--- Task to complete ---
Lay out the entries from the line with "Determine the order of" through the last line of the entries as a Markdown table with the columns No. and Text. Give each line its own row with its number, and leave out blank lines.

--- Supplied entries ---
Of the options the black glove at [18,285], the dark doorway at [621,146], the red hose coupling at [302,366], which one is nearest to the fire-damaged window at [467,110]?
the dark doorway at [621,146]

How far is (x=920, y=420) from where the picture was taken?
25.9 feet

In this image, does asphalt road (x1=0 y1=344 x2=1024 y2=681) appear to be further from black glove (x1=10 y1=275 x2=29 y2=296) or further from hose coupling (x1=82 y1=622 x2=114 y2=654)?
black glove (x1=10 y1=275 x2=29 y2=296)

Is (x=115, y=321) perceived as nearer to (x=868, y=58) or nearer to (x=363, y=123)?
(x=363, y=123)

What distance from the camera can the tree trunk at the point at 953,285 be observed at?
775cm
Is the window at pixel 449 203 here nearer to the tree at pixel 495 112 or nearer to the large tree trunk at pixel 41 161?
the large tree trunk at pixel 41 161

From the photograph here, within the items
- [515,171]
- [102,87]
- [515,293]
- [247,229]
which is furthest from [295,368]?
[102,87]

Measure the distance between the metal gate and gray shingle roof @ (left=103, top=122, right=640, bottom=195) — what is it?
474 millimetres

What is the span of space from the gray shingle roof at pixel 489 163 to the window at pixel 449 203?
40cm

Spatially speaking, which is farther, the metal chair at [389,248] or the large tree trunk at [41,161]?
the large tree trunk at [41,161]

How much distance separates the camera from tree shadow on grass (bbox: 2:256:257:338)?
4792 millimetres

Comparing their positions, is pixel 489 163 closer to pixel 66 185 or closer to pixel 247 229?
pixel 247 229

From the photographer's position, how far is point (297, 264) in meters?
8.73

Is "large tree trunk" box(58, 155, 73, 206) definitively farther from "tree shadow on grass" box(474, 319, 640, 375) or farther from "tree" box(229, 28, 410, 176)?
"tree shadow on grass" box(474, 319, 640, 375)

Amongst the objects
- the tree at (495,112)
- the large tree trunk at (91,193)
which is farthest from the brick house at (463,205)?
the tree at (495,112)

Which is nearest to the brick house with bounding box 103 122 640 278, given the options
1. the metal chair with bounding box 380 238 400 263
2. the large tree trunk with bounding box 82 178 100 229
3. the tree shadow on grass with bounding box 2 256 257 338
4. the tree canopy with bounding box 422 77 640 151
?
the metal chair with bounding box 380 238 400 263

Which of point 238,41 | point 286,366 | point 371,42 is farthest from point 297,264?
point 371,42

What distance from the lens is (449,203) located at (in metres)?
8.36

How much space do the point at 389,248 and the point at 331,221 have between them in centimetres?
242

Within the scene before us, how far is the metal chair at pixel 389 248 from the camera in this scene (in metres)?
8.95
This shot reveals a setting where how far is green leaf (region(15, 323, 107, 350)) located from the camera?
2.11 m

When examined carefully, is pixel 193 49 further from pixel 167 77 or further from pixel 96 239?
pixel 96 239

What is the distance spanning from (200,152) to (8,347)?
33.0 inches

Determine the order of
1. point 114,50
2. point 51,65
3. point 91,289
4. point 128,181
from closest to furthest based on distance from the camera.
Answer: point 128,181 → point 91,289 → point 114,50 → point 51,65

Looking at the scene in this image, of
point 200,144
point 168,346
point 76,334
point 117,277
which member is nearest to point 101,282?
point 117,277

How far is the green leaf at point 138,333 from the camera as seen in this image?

--- Complete answer ---
| No. | Text |
|---|---|
| 1 | Determine the order of |
| 2 | 1. point 114,50 |
| 3 | 2. point 51,65 |
| 4 | 3. point 91,289 |
| 5 | 4. point 128,181 |
| 6 | from closest to furthest based on distance from the camera. |
| 7 | Answer: point 128,181 → point 91,289 → point 114,50 → point 51,65 |
| 8 | Looking at the scene in this image, of |
| 9 | point 200,144 |
| 10 | point 168,346 |
| 11 | point 76,334 |
| 12 | point 117,277 |
| 13 | which member is nearest to point 101,282? |
| 14 | point 117,277 |
| 15 | How far is the green leaf at point 138,333 from the camera as seen in this image? |